Summarize the text below about an underwater image repository in two sentences.

> Document section
------------

Published: Sep 2, 2019 by Dr. M. O'Byrne

This page describes the file naming convention and how to use the repository. There is growing interest in the development of image based damage detection methods for the purpose of automated inspection of offshore structures. Image based methods are capable of detecting and quantifying cracks, surface defects, and shape information, which can be key factors when diagnosing the condition of a structure. As with any Non-Destructive Testing (NDT) technique, it is of great practical importance for inspectors to know the effectiveness of methods when they are applied in the field; in this case, an underwater environment that is characterized by reduced visibility. The degree of visibility is largely affected by lighting and turbidity. The Underwater Lighting and Turbidity Image Repository (ULTIR) features images of various damage forms and material types photographed under controlled lighting and turbidity levels. Good quality imagery is often hard to come by when evaluating new or existing image based damage detection methods. Thus, there are clear benefits of having a large, standardized, well-annotated and freely-available database of images and associated metadata.

------------

> Listed entries
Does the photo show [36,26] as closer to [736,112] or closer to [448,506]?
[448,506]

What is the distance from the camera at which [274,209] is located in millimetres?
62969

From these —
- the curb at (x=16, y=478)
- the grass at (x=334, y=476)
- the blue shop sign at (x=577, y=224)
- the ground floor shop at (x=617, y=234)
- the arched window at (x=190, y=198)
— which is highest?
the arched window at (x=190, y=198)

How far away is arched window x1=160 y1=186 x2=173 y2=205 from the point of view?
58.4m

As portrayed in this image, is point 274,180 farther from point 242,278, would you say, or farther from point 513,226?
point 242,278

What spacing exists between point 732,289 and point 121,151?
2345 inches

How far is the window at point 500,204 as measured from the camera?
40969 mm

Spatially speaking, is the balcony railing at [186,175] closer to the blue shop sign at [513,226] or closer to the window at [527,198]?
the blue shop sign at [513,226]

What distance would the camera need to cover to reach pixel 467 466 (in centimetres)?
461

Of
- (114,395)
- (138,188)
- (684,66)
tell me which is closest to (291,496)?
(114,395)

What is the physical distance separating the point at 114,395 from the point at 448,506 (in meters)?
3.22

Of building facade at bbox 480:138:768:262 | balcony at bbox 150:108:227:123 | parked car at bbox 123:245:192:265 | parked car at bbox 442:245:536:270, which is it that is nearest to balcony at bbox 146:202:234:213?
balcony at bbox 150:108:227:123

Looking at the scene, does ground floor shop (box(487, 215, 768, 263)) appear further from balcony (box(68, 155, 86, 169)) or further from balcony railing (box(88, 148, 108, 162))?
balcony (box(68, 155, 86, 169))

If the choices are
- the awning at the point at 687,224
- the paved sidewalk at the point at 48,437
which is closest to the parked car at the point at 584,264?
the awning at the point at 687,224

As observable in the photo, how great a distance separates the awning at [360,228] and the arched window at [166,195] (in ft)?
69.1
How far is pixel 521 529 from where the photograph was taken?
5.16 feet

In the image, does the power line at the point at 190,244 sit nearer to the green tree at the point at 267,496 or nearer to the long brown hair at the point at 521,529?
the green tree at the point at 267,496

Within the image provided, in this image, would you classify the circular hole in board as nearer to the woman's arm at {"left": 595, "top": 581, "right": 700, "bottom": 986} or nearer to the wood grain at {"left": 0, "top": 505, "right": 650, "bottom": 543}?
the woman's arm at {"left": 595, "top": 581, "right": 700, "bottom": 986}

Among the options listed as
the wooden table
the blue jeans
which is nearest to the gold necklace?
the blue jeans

------------

> Output of the exercise
Image based damage detection methods, which can detect and quantify cracks, surface defects and shape information, are of growing interest for automated inspection of offshore structures, and inspectors need to know how effective they are underwater, where visibility is reduced and largely affected by lighting and turbidity. The Underwater Lighting and Turbidity Image Repository (ULTIR) features images of various damage forms and material types photographed under controlled lighting and turbidity levels, and because good quality imagery is often hard to come by, a large, standardized, well-annotated and freely-available database of images and metadata has clear benefits.